| EXCERPT PROVIDED |
----

I was shopping with my husband in the “healthy” grocery store food section. Trying to be helpful, Gene drew my attention to delicious looking items that were either too high in sugar, fat, or salt. Even non-GMO, organic, foods can be overloaded with those three tasty delights. I finally told him, “If it looks tasty, I can’t have it. If it’s yucky, I can have all I want!”

So let’s talk about salt, my favorite ingredient. I easily pass up cakes and cookies, but you will take my salted popcorn out of my hand at your own risk. I subscribe to Nutrition Action Health Letter, Center for Science in the Public Interest, and appreciate that it is brief —current issue only 16 pages. I read the entire thing while I ate lunch. This issue was titled “Salt Wars.”

Thanks a bunch.

The Salt Wars by Michael Jacobson

Nutrition Action’s Bonnie Liebman interviewed Michael Jascobson, whose book Salt Wars, the Battle Over the Biggest Killer in the American Diet, hit the shelves this October. He is co-founder of the Center for Science in the Public Interest, which publishes this newsletter. Jacobson is a leading voice on improving public nutrition. Here are a few highlights from Liebman’s article.

We know excess salt (sodium) causes high blood pressure, but it also threatens other body systems. It affects kidneys, vision, and even memory. (Now where is that saltshaker? I put it down a minute ago.)

I loved Jacobson’s remarks about medications for high blood pressure. They echo much of what I write. Diet has a great influence on controlling blood pressure, and if you can reduce it by eating a healthy diet, all the better.

----

| WHAT IS EXPECTED |
Continue the personal essay about cutting back on salt, picking up after its last sentence about diet and blood pressure medication.

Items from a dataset
----

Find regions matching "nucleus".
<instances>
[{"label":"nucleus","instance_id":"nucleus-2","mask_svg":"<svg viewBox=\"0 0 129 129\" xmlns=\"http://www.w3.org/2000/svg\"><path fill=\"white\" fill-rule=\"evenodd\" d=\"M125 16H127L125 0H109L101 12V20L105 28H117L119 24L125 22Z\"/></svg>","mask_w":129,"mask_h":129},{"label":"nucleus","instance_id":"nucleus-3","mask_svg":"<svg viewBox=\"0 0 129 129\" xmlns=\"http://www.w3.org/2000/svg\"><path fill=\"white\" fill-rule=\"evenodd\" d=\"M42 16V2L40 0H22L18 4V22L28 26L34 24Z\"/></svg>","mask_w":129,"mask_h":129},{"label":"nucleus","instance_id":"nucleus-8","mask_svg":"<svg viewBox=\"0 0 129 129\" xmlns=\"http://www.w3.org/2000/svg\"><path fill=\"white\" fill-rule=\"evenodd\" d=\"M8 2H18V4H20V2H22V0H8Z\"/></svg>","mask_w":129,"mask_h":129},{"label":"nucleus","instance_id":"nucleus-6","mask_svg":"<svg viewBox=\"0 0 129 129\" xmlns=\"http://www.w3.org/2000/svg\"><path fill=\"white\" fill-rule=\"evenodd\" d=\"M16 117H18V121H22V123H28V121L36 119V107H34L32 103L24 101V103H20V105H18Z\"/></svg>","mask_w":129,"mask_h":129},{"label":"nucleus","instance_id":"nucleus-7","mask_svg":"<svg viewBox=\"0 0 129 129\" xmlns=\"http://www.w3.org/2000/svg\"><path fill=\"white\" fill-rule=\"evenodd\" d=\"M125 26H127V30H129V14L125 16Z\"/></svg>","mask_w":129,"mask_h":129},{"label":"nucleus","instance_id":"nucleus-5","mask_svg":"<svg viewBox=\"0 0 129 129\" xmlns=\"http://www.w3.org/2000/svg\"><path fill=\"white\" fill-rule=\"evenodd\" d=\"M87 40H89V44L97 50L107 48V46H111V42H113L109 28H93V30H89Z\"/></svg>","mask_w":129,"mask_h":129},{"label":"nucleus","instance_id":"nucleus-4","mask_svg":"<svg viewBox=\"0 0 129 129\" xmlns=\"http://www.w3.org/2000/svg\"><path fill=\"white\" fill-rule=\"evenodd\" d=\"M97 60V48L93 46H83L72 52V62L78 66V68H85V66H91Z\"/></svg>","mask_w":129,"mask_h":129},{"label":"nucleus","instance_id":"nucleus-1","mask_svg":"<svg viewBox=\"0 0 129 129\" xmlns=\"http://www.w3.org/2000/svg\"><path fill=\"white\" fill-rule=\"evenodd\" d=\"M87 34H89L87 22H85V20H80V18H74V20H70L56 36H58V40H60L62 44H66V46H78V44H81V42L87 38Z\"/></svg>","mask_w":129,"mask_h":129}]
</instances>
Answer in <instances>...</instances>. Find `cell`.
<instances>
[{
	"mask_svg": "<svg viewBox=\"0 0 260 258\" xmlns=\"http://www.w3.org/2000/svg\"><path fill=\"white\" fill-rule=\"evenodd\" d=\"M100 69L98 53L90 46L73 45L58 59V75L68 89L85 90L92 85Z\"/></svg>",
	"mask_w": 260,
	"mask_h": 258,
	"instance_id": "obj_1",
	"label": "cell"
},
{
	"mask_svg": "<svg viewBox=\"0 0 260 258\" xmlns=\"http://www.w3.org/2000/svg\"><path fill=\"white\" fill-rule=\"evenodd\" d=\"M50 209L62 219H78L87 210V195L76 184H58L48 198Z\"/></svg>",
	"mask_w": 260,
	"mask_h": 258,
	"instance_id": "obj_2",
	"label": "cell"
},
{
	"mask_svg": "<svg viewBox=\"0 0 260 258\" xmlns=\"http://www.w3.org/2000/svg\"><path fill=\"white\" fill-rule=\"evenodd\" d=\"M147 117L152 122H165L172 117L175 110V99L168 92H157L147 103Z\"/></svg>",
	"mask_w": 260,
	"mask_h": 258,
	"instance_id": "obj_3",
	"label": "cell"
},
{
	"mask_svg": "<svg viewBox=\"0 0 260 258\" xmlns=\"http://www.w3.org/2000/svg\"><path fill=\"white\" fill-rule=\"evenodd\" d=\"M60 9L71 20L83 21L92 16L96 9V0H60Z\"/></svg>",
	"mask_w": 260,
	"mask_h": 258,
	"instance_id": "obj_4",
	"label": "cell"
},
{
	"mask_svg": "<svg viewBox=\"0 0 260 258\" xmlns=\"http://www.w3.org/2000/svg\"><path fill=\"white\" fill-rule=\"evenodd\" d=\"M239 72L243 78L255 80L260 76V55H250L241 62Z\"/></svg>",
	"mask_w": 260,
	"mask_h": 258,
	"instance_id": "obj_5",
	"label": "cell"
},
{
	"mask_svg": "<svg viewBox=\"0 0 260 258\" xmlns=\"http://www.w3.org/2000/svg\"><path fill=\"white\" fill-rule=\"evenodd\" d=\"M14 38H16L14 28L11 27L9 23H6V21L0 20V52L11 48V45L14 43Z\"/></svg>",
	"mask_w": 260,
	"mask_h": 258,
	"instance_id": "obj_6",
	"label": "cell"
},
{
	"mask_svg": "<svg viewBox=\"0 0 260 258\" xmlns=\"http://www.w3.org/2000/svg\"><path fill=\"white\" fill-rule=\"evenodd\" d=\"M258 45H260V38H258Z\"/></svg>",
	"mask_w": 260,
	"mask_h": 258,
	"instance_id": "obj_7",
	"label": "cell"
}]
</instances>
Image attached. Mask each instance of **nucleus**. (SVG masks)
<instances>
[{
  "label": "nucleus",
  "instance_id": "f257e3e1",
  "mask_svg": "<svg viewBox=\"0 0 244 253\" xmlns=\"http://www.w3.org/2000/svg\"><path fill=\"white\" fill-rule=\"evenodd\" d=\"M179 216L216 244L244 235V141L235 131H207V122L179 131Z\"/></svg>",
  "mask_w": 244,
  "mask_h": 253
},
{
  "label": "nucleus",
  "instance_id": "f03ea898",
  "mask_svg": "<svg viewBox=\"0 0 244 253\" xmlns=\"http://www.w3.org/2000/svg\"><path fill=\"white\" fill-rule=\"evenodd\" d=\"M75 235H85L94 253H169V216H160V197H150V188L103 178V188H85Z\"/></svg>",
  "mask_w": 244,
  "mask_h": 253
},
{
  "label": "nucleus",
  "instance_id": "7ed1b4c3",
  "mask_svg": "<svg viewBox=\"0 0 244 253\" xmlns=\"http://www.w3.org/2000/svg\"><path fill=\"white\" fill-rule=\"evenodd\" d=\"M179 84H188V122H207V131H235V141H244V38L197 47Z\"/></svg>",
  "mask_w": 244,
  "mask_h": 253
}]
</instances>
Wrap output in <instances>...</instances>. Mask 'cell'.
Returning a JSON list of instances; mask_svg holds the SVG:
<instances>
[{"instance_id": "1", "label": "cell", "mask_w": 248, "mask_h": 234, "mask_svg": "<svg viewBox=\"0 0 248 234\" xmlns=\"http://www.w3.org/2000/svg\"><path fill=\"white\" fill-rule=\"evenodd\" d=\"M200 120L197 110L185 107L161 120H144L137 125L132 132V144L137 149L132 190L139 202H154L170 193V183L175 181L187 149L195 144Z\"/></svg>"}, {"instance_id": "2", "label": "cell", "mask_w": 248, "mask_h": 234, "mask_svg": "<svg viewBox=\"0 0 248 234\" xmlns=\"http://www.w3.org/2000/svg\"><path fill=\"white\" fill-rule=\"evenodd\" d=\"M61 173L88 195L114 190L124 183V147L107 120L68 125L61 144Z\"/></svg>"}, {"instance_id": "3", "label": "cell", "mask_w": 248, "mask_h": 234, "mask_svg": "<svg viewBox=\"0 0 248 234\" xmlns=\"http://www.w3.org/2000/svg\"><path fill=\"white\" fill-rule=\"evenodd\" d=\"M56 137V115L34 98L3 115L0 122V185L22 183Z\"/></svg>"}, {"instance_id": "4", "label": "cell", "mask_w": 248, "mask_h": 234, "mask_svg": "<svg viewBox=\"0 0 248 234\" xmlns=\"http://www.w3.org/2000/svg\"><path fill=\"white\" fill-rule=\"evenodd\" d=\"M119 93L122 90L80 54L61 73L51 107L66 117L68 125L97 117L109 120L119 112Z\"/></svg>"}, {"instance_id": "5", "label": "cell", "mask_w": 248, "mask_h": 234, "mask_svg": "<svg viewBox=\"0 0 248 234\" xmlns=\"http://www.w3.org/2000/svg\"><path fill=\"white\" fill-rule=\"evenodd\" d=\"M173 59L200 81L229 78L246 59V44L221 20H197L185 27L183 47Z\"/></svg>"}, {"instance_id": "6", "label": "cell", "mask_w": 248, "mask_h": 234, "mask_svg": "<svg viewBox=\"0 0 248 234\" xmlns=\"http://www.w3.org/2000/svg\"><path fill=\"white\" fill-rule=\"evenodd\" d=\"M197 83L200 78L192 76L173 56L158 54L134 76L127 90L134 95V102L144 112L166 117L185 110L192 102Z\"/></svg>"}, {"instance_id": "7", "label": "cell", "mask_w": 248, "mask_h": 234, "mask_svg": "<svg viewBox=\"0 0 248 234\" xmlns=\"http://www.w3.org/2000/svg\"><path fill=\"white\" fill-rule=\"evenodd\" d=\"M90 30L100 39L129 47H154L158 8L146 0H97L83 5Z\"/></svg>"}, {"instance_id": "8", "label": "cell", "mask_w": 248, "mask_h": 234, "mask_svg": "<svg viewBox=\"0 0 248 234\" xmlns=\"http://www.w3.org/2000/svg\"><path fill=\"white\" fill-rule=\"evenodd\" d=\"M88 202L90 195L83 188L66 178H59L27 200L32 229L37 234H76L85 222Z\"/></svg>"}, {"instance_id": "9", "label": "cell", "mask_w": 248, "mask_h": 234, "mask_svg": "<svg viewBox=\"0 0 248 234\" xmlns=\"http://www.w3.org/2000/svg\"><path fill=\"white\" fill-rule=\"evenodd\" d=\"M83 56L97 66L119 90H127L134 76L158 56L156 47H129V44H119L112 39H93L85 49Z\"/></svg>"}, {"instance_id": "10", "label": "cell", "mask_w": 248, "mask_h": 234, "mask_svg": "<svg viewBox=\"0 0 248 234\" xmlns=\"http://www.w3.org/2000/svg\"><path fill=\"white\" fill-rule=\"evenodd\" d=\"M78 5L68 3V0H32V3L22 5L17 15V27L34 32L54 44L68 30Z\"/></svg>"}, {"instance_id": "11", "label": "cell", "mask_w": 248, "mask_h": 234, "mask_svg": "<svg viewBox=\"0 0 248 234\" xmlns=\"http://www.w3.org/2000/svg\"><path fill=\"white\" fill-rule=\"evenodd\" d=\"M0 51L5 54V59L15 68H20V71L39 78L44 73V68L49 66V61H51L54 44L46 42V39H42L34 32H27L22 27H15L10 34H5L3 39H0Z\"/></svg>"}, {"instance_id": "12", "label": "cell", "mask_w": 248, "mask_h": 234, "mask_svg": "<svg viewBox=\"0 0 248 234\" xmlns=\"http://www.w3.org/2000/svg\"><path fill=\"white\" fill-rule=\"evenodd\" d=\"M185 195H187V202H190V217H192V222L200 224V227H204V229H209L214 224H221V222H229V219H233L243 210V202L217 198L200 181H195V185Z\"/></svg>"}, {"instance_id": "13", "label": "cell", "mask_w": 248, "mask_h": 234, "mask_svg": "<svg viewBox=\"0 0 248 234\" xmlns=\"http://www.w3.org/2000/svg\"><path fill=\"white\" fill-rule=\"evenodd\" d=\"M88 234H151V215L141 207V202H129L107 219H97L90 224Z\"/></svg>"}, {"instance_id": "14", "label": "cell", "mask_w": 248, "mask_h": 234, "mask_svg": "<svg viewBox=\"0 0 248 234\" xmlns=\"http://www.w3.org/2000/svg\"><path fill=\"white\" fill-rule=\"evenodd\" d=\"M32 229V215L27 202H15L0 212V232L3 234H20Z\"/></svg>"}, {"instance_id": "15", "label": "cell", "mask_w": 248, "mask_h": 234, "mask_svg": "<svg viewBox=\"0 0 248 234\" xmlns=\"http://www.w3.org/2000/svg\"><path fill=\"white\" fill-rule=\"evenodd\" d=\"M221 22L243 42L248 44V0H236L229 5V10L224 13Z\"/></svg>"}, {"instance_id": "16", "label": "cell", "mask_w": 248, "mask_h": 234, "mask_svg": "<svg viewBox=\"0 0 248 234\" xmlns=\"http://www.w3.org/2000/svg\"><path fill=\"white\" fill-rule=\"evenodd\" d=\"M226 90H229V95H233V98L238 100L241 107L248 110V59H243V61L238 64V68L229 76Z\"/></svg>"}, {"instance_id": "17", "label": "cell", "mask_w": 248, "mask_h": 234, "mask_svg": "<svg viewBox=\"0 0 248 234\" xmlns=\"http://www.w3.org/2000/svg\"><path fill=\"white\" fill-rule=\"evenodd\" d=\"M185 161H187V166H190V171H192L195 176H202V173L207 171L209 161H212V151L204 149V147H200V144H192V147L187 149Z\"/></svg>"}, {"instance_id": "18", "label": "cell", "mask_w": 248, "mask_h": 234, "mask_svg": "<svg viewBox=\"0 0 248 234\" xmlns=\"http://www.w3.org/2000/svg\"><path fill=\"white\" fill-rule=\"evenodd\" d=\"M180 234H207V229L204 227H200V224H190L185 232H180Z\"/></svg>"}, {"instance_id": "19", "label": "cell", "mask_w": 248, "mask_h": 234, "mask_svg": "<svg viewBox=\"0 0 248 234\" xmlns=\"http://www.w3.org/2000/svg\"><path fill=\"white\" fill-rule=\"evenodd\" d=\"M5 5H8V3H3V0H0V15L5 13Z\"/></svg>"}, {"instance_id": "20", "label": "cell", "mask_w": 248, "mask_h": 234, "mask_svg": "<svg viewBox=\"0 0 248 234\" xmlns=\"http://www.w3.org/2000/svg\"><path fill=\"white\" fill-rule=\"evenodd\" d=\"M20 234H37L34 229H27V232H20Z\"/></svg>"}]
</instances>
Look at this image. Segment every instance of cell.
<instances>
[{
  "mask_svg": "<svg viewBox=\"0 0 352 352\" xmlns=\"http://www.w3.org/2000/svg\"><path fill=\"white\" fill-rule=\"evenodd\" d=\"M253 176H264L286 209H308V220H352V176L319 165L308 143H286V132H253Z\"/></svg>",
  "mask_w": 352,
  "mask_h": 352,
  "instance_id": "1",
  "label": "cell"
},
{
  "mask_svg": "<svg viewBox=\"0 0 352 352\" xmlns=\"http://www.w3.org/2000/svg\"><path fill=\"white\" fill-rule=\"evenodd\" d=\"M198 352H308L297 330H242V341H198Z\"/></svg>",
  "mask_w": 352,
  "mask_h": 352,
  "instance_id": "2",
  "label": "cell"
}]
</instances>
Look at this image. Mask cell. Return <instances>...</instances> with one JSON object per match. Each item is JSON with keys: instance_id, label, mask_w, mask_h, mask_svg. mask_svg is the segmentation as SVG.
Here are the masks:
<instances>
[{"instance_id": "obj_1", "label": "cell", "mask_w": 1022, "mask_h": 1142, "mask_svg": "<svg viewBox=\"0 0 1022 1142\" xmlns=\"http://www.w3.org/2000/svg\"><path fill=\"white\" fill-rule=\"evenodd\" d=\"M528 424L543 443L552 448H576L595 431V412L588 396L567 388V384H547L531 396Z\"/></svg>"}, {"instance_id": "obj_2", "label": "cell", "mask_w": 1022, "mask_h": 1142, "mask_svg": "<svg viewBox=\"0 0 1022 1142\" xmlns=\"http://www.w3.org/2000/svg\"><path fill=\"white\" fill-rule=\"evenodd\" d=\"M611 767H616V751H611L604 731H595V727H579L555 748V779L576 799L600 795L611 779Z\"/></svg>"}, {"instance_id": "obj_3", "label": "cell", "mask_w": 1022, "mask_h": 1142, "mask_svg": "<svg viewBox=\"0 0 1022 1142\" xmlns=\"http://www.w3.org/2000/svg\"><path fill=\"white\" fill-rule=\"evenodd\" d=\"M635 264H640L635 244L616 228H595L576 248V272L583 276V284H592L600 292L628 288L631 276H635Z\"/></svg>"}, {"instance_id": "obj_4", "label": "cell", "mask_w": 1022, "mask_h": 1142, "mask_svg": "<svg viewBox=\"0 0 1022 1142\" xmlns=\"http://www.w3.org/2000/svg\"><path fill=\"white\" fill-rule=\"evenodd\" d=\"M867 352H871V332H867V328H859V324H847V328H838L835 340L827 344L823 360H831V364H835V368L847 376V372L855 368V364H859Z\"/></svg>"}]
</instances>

----

| ANSWER FOR THIS EXERCISE |
According to Jacobson, the average woman eats 3,000 mg of salt per day, and a man 4,000 mg.

I think one silver lining (if there is one) of this horrid pandemic, is that we Americans have been cooking at home more. Restaurant food tastes so darn good because it is full of sodium — and other tasty ingredients I really don’t want to know about. Besides restaurant food, cold cuts, bacon, frozen dinners, and pizza come with a load of salt. However, I did not know bread is a culprit too.

“Nobody thinks bread tastes salty, but at Panera, the piece of baguette that comes on the side has nearly six times as much sodium as the chips,” Jacobson said.

Salt, Sugar, Fat – How the food Giants Hooked us

In Salt Sugar Fat by Michael Moss (Random House ©2013), he writes how the food industry follows public preferences. When low fat was all the rage, they lowered the fat content of their food, but raised the salt and/or sugar. Lower the sugar? Raise the salt and fat.

The food industry uses tasters to help them find the sweet spot where a consumer wants to eat more and more. Like you can’t eat just one potato chip. He tasted bread, baked without salt, in a food manufacturer’s test kitchen.

“We ate. We gagged. The bread tasted like tin. Without salt, it didn’t even look like the puffy, light bread you buy in the grocery store.”

Industry can substitute sodium chloride with potassium chloride, but it will cost the consumer more. Also, using added chemicals to combat some flavor problems that come with the potassium, kind of defeats health goals. But if you need to lower sodium intake, potassium chloride products are available.

There is Hope

John and Ocean Robbins, of Food Revolution fame, repeatedly assure people that our taste-buds renew every two weeks. They maintain if a person eliminates all salt (not only from the saltshaker, but the sodium included in prepared and processed foods) for only two weeks, those new taste-buds will delight in the natural flavor of foods. Apparently, one will taste flavors in foods that were previously hidden by too much salt. The salt we once added to our food would make our food  taste too salty now.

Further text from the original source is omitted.